• **Listed records**
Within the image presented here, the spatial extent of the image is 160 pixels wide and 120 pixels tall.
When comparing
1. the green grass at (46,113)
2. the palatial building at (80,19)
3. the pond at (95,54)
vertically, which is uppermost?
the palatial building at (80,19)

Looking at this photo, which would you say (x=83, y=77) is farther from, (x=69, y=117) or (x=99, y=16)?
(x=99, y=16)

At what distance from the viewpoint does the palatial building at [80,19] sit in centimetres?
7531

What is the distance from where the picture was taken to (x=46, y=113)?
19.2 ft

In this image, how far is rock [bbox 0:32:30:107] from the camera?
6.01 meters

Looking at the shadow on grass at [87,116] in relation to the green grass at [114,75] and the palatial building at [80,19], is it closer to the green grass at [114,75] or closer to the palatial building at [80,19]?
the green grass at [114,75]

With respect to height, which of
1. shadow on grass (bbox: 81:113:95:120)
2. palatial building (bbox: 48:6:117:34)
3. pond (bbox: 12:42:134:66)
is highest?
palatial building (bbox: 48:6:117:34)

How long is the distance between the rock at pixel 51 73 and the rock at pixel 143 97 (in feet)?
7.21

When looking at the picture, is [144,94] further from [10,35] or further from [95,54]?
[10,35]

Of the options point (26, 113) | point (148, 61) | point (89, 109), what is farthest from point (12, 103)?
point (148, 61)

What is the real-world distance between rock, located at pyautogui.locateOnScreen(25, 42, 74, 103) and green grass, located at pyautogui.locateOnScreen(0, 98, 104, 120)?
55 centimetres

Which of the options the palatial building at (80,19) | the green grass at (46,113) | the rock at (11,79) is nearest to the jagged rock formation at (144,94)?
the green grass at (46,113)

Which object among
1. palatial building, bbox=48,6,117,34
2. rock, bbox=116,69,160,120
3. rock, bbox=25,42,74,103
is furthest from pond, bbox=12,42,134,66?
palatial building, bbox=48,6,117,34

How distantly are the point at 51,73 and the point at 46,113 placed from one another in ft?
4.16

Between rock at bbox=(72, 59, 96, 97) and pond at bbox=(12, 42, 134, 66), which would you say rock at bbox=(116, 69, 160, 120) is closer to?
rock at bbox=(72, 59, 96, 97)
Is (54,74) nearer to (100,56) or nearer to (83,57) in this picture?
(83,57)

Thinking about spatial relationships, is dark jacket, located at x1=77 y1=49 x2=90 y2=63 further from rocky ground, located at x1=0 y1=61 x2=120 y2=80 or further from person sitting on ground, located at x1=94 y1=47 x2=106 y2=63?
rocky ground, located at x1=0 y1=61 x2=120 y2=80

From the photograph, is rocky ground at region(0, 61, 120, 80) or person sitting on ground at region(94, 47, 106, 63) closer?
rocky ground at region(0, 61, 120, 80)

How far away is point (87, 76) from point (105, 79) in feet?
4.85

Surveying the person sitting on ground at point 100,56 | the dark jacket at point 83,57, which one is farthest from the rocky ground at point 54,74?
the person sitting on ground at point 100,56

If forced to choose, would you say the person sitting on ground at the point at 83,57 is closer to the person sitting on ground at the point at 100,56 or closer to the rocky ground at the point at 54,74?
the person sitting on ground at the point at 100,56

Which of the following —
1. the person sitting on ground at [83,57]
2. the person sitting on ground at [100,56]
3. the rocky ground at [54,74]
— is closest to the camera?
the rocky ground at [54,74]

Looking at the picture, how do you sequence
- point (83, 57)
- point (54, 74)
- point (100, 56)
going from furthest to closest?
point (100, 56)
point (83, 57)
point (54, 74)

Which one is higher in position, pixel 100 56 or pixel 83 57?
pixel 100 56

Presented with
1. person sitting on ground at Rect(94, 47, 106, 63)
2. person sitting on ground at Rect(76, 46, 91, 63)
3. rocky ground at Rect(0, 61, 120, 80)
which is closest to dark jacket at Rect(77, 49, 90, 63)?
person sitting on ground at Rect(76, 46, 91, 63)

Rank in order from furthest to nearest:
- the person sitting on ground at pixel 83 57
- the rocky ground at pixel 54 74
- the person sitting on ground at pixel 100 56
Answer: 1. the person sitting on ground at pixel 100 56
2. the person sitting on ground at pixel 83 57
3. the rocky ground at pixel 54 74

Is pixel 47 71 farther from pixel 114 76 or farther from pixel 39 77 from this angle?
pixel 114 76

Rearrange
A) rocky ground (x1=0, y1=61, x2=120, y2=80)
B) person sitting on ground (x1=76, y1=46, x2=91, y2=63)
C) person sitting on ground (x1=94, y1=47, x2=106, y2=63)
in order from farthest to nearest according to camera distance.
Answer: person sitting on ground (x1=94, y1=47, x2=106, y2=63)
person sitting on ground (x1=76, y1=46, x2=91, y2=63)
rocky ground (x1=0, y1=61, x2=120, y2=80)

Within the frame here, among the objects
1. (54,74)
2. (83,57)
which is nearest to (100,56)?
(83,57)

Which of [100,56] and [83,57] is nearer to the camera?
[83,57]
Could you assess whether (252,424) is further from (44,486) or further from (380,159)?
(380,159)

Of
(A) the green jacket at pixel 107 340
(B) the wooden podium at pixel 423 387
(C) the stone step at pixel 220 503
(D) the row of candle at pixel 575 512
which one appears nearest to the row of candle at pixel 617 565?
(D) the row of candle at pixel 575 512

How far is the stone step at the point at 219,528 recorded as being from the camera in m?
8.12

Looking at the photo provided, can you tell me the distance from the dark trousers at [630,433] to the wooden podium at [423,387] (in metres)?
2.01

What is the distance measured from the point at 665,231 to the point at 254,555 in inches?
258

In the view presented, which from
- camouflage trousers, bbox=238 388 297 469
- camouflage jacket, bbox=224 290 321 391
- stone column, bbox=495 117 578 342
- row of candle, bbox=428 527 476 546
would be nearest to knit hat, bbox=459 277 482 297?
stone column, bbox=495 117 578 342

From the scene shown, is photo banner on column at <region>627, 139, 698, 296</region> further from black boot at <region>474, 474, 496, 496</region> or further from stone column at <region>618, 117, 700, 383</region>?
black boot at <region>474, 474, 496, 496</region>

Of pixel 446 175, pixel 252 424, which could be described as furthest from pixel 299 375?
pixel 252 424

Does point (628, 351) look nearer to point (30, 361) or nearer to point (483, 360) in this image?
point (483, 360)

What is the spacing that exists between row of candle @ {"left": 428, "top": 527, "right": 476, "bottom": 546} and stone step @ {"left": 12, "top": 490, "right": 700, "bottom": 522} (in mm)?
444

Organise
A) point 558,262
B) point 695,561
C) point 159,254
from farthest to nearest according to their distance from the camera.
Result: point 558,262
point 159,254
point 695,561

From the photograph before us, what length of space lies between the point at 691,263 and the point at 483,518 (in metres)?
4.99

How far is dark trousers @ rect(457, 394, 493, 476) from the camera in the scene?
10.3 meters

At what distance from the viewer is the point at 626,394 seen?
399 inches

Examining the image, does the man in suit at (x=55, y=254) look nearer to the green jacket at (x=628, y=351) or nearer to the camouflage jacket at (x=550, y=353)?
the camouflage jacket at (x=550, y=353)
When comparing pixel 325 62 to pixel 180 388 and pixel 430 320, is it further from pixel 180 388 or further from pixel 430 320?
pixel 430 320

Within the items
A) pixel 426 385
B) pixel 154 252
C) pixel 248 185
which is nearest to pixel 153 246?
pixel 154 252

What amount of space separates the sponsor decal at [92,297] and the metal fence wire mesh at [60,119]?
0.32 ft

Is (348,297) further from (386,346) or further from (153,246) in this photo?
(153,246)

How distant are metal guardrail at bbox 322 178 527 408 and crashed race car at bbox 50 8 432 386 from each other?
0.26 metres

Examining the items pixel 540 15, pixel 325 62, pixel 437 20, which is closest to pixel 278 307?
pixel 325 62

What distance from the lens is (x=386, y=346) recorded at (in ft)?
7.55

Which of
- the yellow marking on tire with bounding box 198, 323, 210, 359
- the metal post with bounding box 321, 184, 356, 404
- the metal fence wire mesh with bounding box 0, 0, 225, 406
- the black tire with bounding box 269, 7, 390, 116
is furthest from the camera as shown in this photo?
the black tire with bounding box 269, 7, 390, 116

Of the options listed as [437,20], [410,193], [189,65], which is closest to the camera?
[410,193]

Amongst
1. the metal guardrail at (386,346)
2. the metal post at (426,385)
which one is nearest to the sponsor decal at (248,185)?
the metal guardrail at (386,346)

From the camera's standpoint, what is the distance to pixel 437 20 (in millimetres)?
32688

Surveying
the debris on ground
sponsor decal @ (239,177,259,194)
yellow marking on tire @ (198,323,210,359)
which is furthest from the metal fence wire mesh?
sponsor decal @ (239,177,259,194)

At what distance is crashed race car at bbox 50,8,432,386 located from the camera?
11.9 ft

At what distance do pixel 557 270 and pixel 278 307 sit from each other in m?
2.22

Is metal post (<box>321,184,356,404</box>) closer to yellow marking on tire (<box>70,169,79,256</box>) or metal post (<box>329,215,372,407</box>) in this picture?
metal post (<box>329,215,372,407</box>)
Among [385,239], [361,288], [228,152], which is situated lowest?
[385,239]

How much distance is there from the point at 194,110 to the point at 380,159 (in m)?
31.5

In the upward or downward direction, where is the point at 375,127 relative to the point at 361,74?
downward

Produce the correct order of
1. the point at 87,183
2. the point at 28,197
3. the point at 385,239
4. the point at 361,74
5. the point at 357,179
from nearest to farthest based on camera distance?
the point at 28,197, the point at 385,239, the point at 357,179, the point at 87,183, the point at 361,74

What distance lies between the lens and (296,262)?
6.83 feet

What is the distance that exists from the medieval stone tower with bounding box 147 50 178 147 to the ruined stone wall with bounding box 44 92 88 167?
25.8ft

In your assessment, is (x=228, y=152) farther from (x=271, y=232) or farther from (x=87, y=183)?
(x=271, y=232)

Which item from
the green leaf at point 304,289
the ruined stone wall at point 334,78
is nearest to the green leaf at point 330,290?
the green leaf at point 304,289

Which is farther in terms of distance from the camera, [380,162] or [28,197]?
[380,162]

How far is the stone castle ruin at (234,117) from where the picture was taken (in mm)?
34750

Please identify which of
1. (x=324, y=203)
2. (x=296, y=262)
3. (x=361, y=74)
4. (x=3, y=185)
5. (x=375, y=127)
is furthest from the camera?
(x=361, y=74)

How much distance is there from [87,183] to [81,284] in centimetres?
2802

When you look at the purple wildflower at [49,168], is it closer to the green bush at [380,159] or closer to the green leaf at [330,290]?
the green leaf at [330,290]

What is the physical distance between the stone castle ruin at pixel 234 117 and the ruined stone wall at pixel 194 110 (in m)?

• **To do**
Rewrite the data from the line containing "How far is the stone castle" through the end of the data, inclusive, replacing "stone castle ruin" with "ruined stone castle" and leaving everything else unchanged.

• **Solution for this exercise**
How far is the ruined stone castle at (234,117) from where the picture was taken (in mm)?
34750

Please identify which of
1. (x=324, y=203)
2. (x=296, y=262)
3. (x=361, y=74)
4. (x=3, y=185)
5. (x=375, y=127)
is furthest from the camera?
(x=361, y=74)

How much distance is there from [87,183] to [81,284] in centimetres?
2802

When you look at the purple wildflower at [49,168], is it closer to the green bush at [380,159] or closer to the green leaf at [330,290]?
the green leaf at [330,290]

What is the physical distance between the ruined stone castle at pixel 234 117 and the ruined stone wall at pixel 194 110 (in m)?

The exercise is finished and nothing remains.